Anathema – A Fine Day to Exit – Review

Anathema

A Fine Day to Exit (Koch)
by Martin Popoff

There was furtive, furrowed brow discussion with respect to whether Anathema was even part of a metalhead’s food for thought after a shared consortium meander through the band’s brooding new Radiohead-trip album A Fine Day To Exit. Indeed, no band has ever moved farther afield from their original sound within this genre we love, and possibly even outside of it. But it is Anathema’s death roots that potentially coil around the hearts of a wizened noise consumer who might deem it a worthy pastime to read our ramblings. Or maybe not, given the nearly unrecognizable acoustic alt-rock postures and understandings pervading every song on here.

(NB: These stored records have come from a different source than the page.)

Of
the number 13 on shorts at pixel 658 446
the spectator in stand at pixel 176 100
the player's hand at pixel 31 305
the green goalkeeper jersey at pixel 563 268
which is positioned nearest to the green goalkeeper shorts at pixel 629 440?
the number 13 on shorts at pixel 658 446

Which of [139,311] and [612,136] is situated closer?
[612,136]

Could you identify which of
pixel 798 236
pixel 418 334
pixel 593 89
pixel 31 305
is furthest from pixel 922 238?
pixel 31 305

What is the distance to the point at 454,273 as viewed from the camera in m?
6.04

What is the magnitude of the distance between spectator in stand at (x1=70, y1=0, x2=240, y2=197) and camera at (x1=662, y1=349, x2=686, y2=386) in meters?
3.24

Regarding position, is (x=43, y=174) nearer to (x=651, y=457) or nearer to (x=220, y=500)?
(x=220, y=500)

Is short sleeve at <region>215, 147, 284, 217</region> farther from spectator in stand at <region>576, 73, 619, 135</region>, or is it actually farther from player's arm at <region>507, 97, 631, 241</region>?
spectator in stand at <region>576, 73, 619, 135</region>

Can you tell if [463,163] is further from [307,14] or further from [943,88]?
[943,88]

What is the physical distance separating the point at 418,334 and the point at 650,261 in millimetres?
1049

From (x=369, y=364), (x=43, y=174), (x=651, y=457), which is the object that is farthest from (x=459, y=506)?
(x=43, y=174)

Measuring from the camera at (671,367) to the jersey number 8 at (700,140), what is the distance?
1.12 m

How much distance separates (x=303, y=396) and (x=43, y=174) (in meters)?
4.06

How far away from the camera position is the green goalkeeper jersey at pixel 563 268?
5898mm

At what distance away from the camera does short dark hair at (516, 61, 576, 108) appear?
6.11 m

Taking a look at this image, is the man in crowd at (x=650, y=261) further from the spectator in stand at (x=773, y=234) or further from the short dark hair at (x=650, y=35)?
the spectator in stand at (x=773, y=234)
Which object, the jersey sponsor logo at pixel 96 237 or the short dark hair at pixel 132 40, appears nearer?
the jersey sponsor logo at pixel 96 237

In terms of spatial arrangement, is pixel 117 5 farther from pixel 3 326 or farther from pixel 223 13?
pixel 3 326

But the difference is the convincing nature of the album’s darkness (only ex-doomers could sound so down), as well as the deft navigation of the guitar in its many moods, even if the metal is only the occasional brief swell of behaved noise. S’funny: From a metal point of view (which, if Koch doesn’t market this properly, is going to be the only view the album will see), you’re going to hear clarion cries of genius, punctuated by the deafening silence and alienated glassy stares of those who can no longer relate. Put me in the former camp (begrudgingly: A band isn’t automatically supra-intelligent because they arrive here from there), myself a listener of tons of acoustic music. But man, I can understand those who lament that we’ve lost another one.